Racists and the other deplorables are, for their own survival, a duplicitous group and so they easily overlook an equally disingenuous president Trump occasionally disparaging them as he reads robotically from a teleprompter (so much so as to suggest that he’s mocking), since they know he’s being forced by circumstances to lie. If that weren’t the case, Trump wouldn’t do it, since it would risk losing his base. This is how evil survives in a world that’s mostly hostile to them.
Is Trump actually a racist? And am I suggesting that he’s a closet racist?
Sure. Why not. All we need to make that call is to remember one example of many.
Back in May of 1989, when he lived in New York City, Donald Trump took out a full-page ad in all four of the cities major newspapers, calling for the return of the death penalty after five minority teenagers, none of whom he knew from Adam, were accused of raping and badly beating a female jogger in Central Park:
"Mayor Koch has stated that hate and rancor should be removed from our hearts. I do not think so. I want to hate these muggers and murderers. They should be forced to suffer ... Yes, Mayor Koch, I want to hate these murderers and I always will. ... How can our great society tolerate the continued brutalization of its citizens by crazed misfits? Criminals must be told that their CIVIL LIBERTIES END WHEN AN ATTACK ON OUR SAFETY BEGINS!"
Maybe partly because of Trump’s ad, the five African Americans and Latinos were found guilty and served several years in jail, but twenty years later, were all exonerated by DNA evidence after another man confessed. They then sued the city, and settled for millions.

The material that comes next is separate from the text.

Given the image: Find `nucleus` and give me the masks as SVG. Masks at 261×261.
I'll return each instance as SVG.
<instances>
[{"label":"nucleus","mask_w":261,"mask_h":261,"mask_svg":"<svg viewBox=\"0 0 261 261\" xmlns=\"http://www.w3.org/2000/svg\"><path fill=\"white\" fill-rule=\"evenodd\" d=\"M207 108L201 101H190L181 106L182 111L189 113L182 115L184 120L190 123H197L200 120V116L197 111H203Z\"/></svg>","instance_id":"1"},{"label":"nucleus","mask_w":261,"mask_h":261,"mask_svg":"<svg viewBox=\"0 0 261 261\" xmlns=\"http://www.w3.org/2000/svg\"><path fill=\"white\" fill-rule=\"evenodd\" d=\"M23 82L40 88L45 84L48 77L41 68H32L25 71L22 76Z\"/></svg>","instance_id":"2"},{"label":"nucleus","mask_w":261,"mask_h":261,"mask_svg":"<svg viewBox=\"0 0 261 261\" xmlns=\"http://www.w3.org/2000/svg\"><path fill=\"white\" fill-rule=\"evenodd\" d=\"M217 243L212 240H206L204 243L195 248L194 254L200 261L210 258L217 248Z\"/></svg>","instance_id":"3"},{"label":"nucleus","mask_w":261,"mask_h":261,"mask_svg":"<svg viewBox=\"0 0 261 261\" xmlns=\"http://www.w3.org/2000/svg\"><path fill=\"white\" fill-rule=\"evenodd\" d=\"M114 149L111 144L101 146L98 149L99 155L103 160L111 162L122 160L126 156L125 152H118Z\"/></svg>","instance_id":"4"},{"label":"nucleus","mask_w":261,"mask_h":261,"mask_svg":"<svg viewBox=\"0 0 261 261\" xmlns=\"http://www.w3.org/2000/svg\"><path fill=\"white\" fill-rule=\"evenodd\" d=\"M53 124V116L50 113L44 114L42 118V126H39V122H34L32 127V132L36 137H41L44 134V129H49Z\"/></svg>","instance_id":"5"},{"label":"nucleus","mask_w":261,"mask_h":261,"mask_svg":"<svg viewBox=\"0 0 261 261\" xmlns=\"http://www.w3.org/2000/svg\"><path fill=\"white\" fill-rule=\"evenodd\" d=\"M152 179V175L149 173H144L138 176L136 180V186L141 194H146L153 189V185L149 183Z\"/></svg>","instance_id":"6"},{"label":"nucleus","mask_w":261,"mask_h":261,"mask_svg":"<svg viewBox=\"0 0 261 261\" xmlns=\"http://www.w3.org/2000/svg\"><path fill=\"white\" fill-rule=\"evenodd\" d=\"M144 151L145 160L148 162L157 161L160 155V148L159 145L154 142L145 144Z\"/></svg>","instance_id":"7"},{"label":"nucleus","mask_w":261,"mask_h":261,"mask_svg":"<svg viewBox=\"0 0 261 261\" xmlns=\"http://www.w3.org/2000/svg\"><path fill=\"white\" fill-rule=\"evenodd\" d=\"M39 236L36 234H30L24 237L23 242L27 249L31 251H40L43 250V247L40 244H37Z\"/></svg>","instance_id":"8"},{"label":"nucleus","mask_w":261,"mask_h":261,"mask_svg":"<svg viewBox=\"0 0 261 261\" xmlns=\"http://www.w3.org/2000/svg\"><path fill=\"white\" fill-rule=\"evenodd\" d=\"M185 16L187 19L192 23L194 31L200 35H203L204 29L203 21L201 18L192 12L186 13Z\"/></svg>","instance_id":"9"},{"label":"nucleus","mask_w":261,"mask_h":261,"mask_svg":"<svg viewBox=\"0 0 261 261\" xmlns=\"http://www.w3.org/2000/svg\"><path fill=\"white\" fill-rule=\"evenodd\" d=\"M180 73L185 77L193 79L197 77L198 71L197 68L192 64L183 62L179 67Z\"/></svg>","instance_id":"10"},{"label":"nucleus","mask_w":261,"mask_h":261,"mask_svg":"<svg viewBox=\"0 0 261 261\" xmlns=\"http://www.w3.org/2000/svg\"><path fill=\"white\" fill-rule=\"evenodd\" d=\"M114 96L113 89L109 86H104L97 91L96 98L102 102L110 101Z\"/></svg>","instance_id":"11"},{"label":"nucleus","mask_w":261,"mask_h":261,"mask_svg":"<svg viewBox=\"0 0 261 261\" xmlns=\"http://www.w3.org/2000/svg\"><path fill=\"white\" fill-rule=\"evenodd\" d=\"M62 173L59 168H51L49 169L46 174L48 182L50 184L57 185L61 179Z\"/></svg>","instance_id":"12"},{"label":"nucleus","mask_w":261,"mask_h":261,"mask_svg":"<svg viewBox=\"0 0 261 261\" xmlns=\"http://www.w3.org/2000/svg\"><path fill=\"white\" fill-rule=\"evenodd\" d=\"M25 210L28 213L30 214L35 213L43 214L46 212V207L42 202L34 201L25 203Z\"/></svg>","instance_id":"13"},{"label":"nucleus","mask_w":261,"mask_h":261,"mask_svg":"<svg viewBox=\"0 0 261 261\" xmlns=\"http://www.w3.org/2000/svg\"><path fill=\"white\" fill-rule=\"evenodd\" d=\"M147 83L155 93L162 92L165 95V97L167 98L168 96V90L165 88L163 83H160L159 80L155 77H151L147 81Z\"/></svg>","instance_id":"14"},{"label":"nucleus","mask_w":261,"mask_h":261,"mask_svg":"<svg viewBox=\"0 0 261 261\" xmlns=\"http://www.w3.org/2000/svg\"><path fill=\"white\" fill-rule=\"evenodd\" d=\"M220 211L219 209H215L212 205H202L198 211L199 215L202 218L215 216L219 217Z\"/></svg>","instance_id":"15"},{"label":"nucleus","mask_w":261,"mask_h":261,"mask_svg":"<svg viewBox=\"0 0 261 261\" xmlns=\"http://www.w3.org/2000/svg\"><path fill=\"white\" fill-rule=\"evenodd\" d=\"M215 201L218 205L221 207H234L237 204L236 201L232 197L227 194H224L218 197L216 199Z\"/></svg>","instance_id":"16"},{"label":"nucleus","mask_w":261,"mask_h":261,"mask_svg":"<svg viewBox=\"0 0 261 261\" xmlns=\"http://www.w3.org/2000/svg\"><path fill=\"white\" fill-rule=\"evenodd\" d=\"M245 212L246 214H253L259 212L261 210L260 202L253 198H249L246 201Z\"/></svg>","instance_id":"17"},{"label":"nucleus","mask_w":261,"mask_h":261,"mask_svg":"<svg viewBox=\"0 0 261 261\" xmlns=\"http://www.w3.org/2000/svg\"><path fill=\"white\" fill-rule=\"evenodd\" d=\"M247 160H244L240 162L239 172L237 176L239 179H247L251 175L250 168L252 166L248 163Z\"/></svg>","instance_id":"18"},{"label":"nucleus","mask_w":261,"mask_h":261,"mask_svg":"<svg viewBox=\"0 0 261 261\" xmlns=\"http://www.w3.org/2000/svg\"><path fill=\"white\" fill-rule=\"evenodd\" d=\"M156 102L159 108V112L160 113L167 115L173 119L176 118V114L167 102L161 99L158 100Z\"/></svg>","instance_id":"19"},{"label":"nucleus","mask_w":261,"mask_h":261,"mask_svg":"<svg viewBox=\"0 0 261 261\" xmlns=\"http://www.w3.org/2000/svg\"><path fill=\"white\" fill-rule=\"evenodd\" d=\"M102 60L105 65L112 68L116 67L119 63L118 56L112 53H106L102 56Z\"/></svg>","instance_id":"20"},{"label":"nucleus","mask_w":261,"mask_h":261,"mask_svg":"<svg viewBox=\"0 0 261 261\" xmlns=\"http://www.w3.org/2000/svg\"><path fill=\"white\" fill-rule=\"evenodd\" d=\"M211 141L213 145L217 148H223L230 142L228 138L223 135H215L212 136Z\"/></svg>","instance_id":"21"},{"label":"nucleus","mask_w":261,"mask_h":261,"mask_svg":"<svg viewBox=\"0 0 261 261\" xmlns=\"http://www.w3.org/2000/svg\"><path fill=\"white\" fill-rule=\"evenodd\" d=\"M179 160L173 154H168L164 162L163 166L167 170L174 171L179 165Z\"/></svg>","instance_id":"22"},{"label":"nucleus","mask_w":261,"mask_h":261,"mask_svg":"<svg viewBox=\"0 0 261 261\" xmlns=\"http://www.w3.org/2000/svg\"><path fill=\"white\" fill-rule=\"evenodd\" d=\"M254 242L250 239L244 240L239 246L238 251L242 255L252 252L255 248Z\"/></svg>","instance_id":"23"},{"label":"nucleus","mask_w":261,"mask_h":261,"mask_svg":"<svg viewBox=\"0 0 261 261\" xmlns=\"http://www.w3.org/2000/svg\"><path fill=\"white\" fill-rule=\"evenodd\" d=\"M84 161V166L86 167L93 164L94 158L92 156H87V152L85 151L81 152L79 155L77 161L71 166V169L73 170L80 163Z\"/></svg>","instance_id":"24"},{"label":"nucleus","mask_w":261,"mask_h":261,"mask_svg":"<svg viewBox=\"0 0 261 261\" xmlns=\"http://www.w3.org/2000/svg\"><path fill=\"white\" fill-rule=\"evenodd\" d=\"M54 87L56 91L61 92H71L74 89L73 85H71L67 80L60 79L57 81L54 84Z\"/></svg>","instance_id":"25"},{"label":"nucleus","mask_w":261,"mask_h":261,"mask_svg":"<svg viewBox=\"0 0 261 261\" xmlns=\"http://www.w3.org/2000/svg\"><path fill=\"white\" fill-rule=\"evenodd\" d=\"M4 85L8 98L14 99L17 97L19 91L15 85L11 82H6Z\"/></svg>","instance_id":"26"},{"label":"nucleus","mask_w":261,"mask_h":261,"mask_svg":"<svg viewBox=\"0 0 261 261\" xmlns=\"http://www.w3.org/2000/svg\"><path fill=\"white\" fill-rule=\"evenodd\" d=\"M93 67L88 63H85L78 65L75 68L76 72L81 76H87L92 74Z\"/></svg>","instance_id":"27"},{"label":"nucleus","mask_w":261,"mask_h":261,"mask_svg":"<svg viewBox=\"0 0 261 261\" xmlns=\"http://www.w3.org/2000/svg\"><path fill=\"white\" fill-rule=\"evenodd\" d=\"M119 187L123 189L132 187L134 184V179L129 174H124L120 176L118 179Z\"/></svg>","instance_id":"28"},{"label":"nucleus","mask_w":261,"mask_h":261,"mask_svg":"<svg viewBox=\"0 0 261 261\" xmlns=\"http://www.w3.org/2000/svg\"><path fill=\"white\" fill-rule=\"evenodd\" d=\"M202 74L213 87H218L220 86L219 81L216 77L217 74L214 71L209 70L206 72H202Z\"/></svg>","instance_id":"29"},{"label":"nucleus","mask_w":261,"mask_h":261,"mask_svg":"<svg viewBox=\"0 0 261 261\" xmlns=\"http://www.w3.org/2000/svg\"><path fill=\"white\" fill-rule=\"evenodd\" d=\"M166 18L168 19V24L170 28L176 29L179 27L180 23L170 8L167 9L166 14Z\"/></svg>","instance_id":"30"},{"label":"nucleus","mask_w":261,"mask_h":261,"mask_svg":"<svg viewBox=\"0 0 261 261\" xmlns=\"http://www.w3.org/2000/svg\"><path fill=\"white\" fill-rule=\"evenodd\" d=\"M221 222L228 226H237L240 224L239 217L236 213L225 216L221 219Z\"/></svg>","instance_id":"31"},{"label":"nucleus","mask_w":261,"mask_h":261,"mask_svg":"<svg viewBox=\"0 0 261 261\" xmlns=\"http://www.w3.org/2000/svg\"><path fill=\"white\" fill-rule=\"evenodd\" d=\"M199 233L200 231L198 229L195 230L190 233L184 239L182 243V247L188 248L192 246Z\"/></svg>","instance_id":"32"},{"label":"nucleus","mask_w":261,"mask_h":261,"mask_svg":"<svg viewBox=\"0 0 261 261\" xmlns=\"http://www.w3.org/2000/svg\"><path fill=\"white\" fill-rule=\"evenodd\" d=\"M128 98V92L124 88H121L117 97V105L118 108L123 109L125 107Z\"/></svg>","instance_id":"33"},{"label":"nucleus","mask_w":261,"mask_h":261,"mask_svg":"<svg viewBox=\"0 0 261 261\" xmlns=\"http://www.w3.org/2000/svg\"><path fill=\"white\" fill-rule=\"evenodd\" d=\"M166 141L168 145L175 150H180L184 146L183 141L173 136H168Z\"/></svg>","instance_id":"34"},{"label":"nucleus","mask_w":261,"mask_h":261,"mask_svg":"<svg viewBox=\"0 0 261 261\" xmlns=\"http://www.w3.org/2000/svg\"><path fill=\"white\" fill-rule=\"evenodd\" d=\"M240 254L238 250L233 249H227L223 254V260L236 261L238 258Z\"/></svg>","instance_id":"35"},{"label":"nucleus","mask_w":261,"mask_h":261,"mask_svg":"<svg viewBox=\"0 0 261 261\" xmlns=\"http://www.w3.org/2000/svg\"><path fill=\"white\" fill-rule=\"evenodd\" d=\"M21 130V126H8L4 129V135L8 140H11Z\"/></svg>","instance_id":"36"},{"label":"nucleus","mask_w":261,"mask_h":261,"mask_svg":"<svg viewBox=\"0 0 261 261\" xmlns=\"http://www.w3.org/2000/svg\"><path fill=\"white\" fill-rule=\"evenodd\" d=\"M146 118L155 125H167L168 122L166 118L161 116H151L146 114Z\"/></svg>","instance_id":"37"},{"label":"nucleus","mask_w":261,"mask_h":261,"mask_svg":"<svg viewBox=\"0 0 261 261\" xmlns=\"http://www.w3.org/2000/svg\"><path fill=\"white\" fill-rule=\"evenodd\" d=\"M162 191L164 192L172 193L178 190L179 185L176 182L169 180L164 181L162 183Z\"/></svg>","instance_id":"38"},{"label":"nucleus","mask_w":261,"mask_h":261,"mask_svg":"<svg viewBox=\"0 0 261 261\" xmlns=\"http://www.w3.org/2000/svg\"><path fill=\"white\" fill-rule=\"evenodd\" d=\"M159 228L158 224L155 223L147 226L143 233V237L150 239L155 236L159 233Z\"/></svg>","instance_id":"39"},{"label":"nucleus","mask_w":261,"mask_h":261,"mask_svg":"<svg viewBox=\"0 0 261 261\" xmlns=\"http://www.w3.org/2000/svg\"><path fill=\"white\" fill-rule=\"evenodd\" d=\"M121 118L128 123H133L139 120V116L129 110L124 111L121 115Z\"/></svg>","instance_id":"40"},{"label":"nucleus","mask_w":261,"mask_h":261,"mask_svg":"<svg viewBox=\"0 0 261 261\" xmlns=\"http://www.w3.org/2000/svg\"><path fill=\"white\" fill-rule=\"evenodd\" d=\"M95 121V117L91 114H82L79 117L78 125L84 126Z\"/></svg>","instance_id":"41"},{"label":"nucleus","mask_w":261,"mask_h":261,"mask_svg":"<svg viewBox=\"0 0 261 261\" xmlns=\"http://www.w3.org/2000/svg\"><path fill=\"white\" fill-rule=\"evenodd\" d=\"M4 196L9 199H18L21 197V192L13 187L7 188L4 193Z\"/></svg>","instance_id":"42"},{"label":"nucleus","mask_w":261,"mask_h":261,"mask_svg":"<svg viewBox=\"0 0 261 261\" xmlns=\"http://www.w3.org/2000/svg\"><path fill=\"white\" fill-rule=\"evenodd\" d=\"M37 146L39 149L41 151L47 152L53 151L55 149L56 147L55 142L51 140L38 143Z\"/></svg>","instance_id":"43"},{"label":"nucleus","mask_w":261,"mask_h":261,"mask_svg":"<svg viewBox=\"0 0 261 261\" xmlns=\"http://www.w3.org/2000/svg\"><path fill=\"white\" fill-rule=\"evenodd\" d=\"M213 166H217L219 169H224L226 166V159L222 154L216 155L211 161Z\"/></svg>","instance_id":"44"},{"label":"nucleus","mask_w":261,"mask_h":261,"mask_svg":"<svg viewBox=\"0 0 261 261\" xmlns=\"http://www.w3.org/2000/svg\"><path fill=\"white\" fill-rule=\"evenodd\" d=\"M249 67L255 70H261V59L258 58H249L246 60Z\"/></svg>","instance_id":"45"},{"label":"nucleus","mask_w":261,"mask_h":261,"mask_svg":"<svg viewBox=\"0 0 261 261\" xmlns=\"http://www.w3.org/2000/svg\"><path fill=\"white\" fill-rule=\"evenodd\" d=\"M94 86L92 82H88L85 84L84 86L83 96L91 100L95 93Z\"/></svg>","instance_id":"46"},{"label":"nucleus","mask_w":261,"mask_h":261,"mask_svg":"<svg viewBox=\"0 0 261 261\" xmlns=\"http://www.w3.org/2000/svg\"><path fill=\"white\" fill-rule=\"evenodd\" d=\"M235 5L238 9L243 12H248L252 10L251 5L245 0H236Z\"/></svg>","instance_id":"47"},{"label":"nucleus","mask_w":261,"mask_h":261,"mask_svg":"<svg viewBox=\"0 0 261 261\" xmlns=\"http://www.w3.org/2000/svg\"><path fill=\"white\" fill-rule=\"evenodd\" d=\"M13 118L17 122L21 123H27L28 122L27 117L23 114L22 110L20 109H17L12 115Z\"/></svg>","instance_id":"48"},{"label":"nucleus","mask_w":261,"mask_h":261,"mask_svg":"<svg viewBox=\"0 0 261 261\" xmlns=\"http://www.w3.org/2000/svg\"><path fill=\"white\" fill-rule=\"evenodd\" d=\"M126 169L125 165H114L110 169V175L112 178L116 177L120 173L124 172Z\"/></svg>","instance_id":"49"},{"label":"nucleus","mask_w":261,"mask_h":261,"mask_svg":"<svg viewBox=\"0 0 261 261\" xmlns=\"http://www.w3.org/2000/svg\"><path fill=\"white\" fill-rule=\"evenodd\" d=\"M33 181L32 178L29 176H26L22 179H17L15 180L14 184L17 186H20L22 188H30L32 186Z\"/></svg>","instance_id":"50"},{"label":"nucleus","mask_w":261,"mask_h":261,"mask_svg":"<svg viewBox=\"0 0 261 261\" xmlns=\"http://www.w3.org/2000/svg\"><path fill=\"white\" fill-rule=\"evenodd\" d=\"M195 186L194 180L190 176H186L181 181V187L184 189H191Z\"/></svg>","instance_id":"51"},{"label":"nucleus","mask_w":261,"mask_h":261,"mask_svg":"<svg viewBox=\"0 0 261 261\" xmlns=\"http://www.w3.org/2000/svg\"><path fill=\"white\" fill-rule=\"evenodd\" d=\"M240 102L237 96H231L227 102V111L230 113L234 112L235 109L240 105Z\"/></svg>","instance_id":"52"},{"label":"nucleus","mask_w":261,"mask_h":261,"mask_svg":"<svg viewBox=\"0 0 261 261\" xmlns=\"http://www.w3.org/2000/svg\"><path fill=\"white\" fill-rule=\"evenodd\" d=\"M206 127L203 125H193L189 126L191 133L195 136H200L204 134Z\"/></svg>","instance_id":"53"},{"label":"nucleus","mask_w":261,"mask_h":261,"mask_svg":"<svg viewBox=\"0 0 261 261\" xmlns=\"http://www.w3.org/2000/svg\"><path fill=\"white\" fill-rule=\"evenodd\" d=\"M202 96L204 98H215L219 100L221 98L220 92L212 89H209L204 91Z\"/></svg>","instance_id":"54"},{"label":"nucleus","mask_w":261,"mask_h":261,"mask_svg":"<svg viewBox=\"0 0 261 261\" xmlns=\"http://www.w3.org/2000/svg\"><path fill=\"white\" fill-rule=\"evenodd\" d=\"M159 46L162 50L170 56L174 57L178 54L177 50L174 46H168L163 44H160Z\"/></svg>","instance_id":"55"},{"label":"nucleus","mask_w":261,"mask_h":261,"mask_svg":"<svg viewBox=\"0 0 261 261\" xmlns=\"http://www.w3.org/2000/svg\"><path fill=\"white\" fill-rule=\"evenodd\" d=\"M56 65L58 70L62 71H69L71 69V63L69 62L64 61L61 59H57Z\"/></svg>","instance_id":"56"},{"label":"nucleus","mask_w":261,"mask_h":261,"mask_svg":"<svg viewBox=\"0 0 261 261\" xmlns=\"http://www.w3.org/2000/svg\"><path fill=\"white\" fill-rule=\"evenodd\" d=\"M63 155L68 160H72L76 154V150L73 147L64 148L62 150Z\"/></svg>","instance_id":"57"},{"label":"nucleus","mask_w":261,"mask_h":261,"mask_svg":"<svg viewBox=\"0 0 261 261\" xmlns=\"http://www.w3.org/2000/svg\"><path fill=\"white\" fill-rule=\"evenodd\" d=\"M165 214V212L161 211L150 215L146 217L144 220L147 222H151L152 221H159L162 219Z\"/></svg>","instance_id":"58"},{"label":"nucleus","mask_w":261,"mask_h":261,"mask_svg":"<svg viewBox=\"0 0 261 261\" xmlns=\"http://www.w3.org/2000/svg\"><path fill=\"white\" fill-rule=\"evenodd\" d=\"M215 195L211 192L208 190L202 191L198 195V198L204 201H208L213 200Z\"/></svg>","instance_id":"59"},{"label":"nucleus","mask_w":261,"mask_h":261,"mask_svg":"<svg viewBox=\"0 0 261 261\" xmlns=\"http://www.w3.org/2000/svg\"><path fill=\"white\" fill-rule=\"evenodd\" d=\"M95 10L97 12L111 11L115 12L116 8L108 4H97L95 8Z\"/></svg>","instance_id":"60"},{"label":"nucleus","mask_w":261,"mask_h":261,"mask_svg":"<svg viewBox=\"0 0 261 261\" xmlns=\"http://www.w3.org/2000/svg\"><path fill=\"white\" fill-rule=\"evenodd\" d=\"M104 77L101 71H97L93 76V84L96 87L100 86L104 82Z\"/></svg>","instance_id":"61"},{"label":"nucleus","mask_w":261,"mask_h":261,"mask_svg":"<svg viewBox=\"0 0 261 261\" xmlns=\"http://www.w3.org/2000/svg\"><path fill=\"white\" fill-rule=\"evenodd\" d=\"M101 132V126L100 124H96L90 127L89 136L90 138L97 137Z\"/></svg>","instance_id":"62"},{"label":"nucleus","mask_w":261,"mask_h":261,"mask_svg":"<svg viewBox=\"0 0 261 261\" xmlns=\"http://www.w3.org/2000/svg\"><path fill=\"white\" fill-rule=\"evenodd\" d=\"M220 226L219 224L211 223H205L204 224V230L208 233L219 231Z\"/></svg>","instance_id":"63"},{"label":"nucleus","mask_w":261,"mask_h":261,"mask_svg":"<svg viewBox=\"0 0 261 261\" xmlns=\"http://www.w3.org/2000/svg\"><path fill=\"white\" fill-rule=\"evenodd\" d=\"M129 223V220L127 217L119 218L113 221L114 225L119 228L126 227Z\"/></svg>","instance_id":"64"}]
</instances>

Was Trump ready to apologize? Nope. In fact, he doubled down, calling the settlement "a disgrace." "Speak to the detectives on the case and try listening to the facts”, he wrote. "These young men do not exactly have the pasts of angels.”
Has he ever apologized in the years since? No. If you add up all the cases like that one showing his attitude about minorities, you’re justified in concluding that Trump is indeed a racist, and whatever he says, with or without TelePrompter, doesn’t really matter. What matters is what he believes and what he is while in office, which is a racist, and if he’s trying to convince America he’s otherwise, he’s not doing a very good job.
And as for the trade war, I find it hard not to side with China.
Yes, they’ve been getting away with their shit for years, but I hate to reward our leadership for thinking that being an asshole is a way for our country to deal with it.
It just goes to show you, and it never occurs to you until it happens, that when you live under a tyrant, it's hard to know who your friends are.